Lhasa has a forgettable Chinese new town, and a Tibetan old town called Barkhor that is centered on the Jokhang monastery. The first thing you see is people prostrating themselves at the entrance, flat on the ground. The main room inside is dark and gloomy, with a biog golden Buddha in the center. People move clockwise around it and visit the many little shrine rooms adjoining the hall. Large stone bowls are filled with liquid Yak butter used as candles; pilgrims constantly refill the bowls from their brightly colored plastic thermos cans.

Had lunch at an old Tibetan restaurant: Yak butter tea, Yak meat dumplings, potatos filled with minced Yak meat, and sliced Yak meat. Yak Yak Yak. Great, except it turns out I don’t like Yak butter, let them burn it.

There is an inner alley ring around Jokhang that is for tourists, mostly Chinese and pilgrims. The #1 article is prayer wheels, lots of people here who keep spinning them. I exhausted the souvenir circuit, checking every stall and every shop in an unsuccessful search for a specific article. I got hundreds of “hello lookee” calls for my trouble. I am fairly certain I missed nothing because tourists don’t stray and don’t explore.
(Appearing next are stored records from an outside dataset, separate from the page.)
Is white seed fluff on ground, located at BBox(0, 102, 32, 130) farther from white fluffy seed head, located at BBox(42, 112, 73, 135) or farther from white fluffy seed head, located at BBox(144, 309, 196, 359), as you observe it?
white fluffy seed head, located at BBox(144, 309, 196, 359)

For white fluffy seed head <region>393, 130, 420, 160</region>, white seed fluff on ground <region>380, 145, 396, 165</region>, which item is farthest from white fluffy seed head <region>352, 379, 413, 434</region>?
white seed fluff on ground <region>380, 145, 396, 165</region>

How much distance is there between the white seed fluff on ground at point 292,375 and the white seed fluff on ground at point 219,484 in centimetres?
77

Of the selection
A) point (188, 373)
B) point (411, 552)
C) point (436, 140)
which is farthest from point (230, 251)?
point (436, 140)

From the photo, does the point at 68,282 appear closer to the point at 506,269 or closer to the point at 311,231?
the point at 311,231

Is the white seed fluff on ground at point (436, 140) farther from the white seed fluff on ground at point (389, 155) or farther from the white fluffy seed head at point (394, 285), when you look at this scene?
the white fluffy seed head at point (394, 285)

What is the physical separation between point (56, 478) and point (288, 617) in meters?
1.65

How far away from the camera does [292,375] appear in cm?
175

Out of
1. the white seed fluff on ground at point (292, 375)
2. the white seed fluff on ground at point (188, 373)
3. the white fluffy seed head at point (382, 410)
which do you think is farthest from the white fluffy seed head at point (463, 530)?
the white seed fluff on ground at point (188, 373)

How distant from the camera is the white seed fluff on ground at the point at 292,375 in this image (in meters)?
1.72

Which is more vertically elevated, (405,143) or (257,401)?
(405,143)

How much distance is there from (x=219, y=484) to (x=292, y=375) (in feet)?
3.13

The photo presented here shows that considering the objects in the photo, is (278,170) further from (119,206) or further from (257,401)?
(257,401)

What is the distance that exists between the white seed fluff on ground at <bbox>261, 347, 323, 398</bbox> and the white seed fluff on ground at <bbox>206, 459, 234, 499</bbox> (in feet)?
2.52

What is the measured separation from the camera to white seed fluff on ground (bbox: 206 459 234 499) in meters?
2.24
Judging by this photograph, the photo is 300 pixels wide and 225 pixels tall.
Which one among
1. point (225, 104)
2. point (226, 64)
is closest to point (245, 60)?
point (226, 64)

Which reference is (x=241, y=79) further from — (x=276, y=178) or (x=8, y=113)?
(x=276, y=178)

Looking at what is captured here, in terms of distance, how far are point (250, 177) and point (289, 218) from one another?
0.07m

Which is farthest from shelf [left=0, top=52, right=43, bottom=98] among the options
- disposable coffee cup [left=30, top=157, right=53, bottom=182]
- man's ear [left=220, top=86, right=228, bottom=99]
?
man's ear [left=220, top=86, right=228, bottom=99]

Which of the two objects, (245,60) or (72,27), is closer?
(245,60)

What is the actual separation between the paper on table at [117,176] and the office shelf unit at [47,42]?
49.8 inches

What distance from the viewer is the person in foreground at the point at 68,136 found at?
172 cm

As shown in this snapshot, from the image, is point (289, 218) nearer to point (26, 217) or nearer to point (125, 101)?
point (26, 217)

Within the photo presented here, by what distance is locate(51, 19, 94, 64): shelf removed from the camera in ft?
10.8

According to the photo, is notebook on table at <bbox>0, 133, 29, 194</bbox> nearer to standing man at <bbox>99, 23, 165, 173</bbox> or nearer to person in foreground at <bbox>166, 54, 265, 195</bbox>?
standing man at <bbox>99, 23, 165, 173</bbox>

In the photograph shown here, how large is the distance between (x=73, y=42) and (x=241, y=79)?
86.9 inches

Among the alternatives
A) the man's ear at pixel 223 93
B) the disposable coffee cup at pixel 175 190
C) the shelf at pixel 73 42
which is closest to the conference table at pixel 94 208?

Just five meters away from the circuit the prayer wheels and other souvenir junk disappear instantly and sensible things like shoes and flashlights are sold. (Just had a power outage.)

At every entry to the old town, at all major intersections inside, and in all large squares are posts with five or more policemen, an euphemism for Chinese army. I was warned that they must under no circumstances be photographed.